Getting Channel Members

from telethon.tl.functions.channels import GetParticipantsRequest
from telethon.tl.types import ChannelParticipantsSearch
from telethon.tl.types import (PeerChannel)

# Let's get members of the Lula Channel on Telegram
input_channel = "https://t.me/UrnasEletronicaseEleicoesBrasil"

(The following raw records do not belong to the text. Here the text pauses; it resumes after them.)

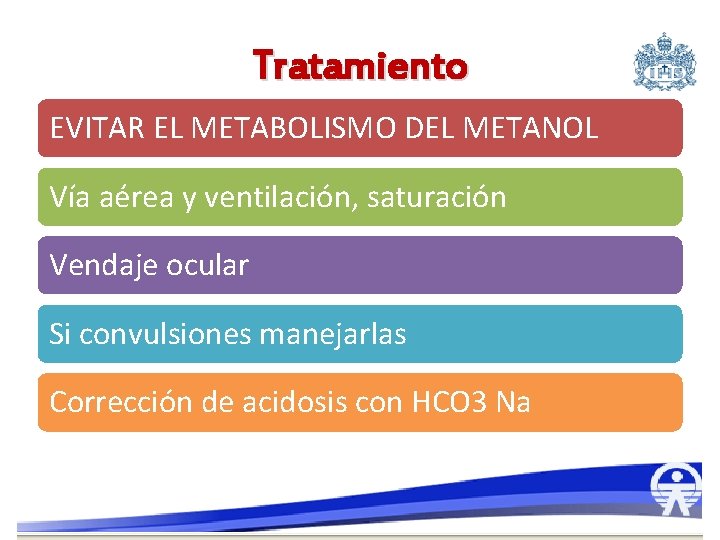 Tratamiento

EVITAR EL METABOLISMO DEL METANOL

Vía aérea y ventilación, saturación

Vendaje ocular

Si convulsiones manejarlas

Corrección de acidosis con HCO3 Na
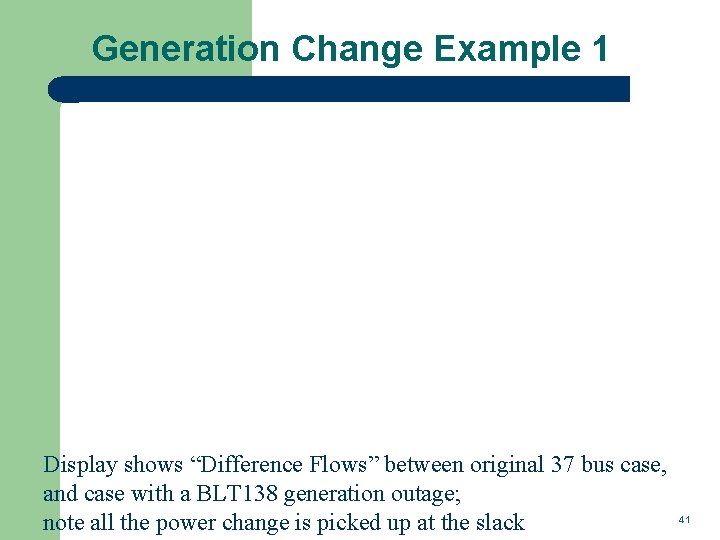 Generation Change Example 1

Display shows “Difference Flows” between original 37 bus case, and case with a BLT138 generation outage; note all the power change is picked up at the slack

41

## Getting information from channel 
my_channel = client.get_entity(input_channel)

## get channel members
offset = 0
limit = 500
all_participants = []

while True:
    participants = client(GetParticipantsRequest(
        my_channel, ChannelParticipantsSearch(''), offset, limit,
        hash=0
    ))
    if not participants.users:
        break
    all_participants.extend(participants.users)
    offset += len(participants.users)



# Open Json
all_user_details = []
for participant in all_participants:
    all_user_details.append(
        {"id": participant.id, "first_name": participant.first_name, "last_name": participant.last_name,
         "user": participant.username, "phone": participant.phone, "is_bot": participant.bot})

# Check it our
df = pd.DataFrame(all_user_details)

Getting Messages

This only gets you 100 messages. You need to wrap it in a loop to get all the messages in the chat.

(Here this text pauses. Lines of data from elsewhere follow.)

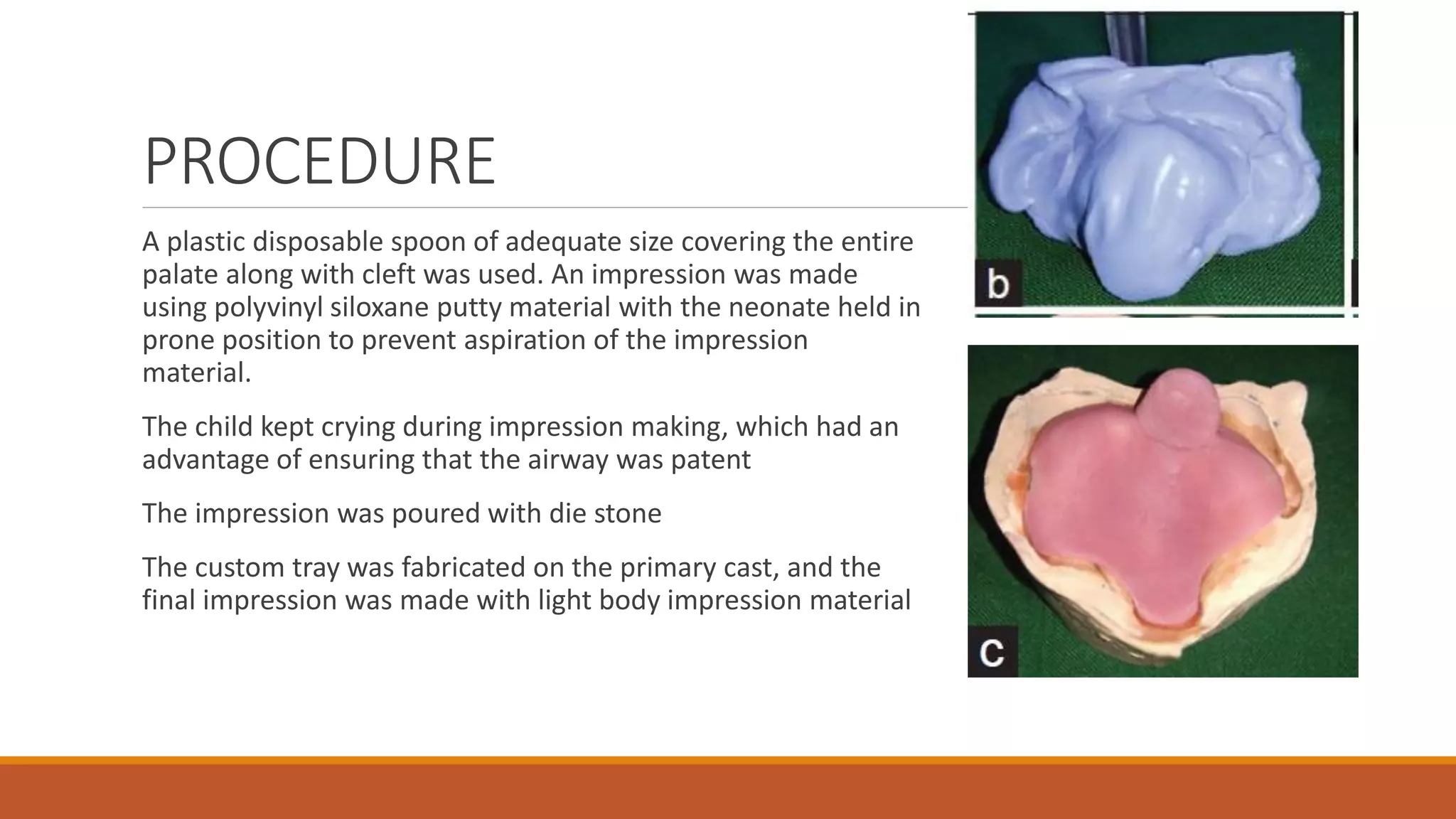 PROCEDURE

A plastic disposable spoon of adequate size covering the entire palate along with cleft was used. An impression was made using polyvinyl siloxane putty material with the neonate held in prone position to prevent aspiration of the impression material.

The child kept crying during impression making, which had an advantage of ensuring that the airway was patent

The impression was poured with die stone

The custom tray was fabricated on the primary cast, and the final impression was made with light body impression material

b

c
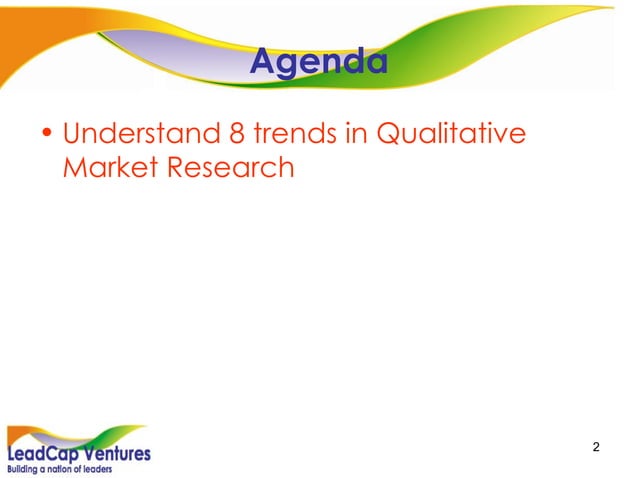 Agenda

• Understand 8 trends in Qualitative Market Research

LeadCap Ventures
Building a nation of leaders

2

from telethon.tl.functions.messages import (GetHistoryRequest)
from telethon.tl.types import (PeerChannel)
import json

offset_id = 0
limit = 1000
all_messages = []
total_messages = 0
total_count_limit = 0

# capture data
history = client(GetHistoryRequest(
        peer=my_channel,
        offset_id=offset_id,
        offset_date=None,
        add_offset=0,
        limit=limit,
        max_id=0,
        min_id=0,
        hash=0
    ))
    
# get messages objects
messages = history.messages

# convert to a dictionary
for message in messages:
      all_messages.append(message.to_dict())

# save json
with open('data_telegram/message_data.json', 'w') as outfile:
    json.dump(all_messages, outfile, indent=4, sort_keys=True, default=str)

Quick data cleaning

# convert to pandas
# Opening JSON file
f = open('data_telegram/message_data.json')
  
# returns JSON object as 
# a dictionary
data = json.load(f)
 
df = pd.DataFrame(data)
df.keys()
Index(['_', 'date', 'edit_date', 'edit_hide', 'entities', 'forwards',
       'from_id', 'from_scheduled', 'fwd_from', 'grouped_id', 'id', 'legacy',
       'media', 'media_unread', 'mentioned', 'message', 'noforwards', 'out',
       'peer_id', 'pinned', 'post', 'post_author', 'reactions', 'replies',
       'reply_markup', 'reply_to', 'restriction_reason', 'silent',
       'ttl_period', 'via_bot_id', 'views', 'action'],
      dtype='object')
# open nested lists
df = pd.concat([df, df["from_id"].apply(pd.Series)], axis=1)

# See
df.head()
_ date edit_date edit_hide entities forwards from_id from_scheduled fwd_from grouped_id ... reply_markup reply_to restriction_reason silent ttl_period via_bot_id views action _ user_id
0 Message 2022-10-19 01:36:09+00:00 None False [] NaN {'_': 'PeerUser', 'user_id': 400651691} False None NaN ... None None [] False 86400.0 NaN NaN NaN PeerUser 400651691
1 Message 2022-10-19 01:26:10+00:00 None False [{'_': 'MessageEntityPhone', 'length': 9, 'off... NaN {'_': 'PeerUser', 'user_id': 1370474841} False {'_': 'MessageFwdHeader', 'channel_post': None... NaN ... None None [] False 86400.0 NaN NaN NaN PeerUser 1370474841
2 Message 2022-10-19 01:02:19+00:00 None False [{'_': 'MessageEntityUrl', 'length': 28, 'offs... NaN {'_': 'PeerUser', 'user_id': 1502201089} False None NaN ... None None [] False 86400.0 NaN NaN NaN PeerUser 1502201089
3 Message 2022-10-19 00:56:46+00:00 2022-10-19 00:56:52+00:00 False [] NaN {'_': 'PeerUser', 'user_id': 1370474841} False None NaN ... None None [] False 86400.0 NaN NaN NaN PeerUser 1370474841
4 Message 2022-10-19 00:55:24+00:00 None False [{'_': 'MessageEntityMention', 'length': 20, '... 73.0 {'_': 'PeerUser', 'user_id': 1370474841} False {'_': 'MessageFwdHeader', 'channel_post': 3032... NaN ... None None [] False 86400.0 NaN 15007.0 NaN PeerUser 1370474841

5 rows × 34 columns

Conclusion

This is a very quick introduction. If you want to do this at scale, you need to first curate a list of channels you are interested in. Second, you need to host this code in a server so that you can make multiple calls over the days. Third, you probably need to use the async package to make this code more efficient.